• Lonely at a party, doctor calls attention to how marriage takes you to hell and back
Today wasn’t one of those days a man wants to remember or for which he wants to be remembered. I was invited to a social gathering that included most of my married colleagues. Usually, these occasions call for a lifelong bachelor like myself to bring a companion of my choice or at the very least secure the services of a professional escort. Of course, I find the latter distasteful, seeing as I have full confidence in my ability to sweet-talk any skirt-wearer of legal age.
Well, not today.
First, my date stood me up, sending a lame excuse via text. I mean, who does that? All the better anyway, since I would have made for lousy company after having lost a patient earlier in the afternoon. You’d think as a doctor I would be used to the idea of the death of patients under my care, but you’d be wrong. You care for a patient long enough, they become like family. I decided to attend the party solo, hoping the jovial mood would be a good pick-me-up.
Well, that didn’t go too well either.
Halfway through a bottle of Dom Perignon (yes, the one that’s almost 5ok a pop), I realised the conversation around the table had turned to the exultation of married life. I stood up and tapped my glass like a groom’s best man about to give a speech. All eyes turned to me — some amused, the rest annoyed like hell.

### RECORD EXCERPTS

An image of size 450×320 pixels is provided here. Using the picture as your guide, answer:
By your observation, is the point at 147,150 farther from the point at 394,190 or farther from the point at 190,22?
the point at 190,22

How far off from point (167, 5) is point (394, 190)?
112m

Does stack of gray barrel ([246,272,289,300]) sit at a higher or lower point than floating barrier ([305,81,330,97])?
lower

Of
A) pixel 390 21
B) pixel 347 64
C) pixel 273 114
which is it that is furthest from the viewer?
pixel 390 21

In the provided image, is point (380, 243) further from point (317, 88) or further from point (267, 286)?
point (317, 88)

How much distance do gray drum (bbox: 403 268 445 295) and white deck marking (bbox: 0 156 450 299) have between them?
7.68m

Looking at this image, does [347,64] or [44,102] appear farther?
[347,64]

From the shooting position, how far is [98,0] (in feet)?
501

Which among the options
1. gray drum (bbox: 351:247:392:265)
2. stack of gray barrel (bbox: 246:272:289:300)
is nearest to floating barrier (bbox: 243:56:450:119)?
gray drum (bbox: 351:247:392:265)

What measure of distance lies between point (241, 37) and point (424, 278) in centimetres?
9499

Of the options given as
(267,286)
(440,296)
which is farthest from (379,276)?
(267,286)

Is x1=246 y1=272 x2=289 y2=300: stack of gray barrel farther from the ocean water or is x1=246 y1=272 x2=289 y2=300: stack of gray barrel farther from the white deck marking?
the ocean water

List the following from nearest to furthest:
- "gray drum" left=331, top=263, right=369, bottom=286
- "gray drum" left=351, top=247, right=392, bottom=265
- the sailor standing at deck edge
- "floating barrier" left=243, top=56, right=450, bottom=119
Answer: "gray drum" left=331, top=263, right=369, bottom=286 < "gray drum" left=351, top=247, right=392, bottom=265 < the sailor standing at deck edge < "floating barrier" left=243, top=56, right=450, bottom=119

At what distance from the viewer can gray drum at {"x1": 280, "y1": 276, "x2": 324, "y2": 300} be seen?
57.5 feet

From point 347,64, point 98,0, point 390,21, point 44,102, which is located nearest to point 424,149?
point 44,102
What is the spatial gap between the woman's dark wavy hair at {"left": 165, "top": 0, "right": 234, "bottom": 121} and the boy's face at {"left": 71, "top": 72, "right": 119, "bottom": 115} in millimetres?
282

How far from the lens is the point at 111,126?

### THE PROBLEM
Write down every hyphenated word in the party story above.

### EXPECTED ANSWER
sweet-talk, skirt-wearer, pick-me-up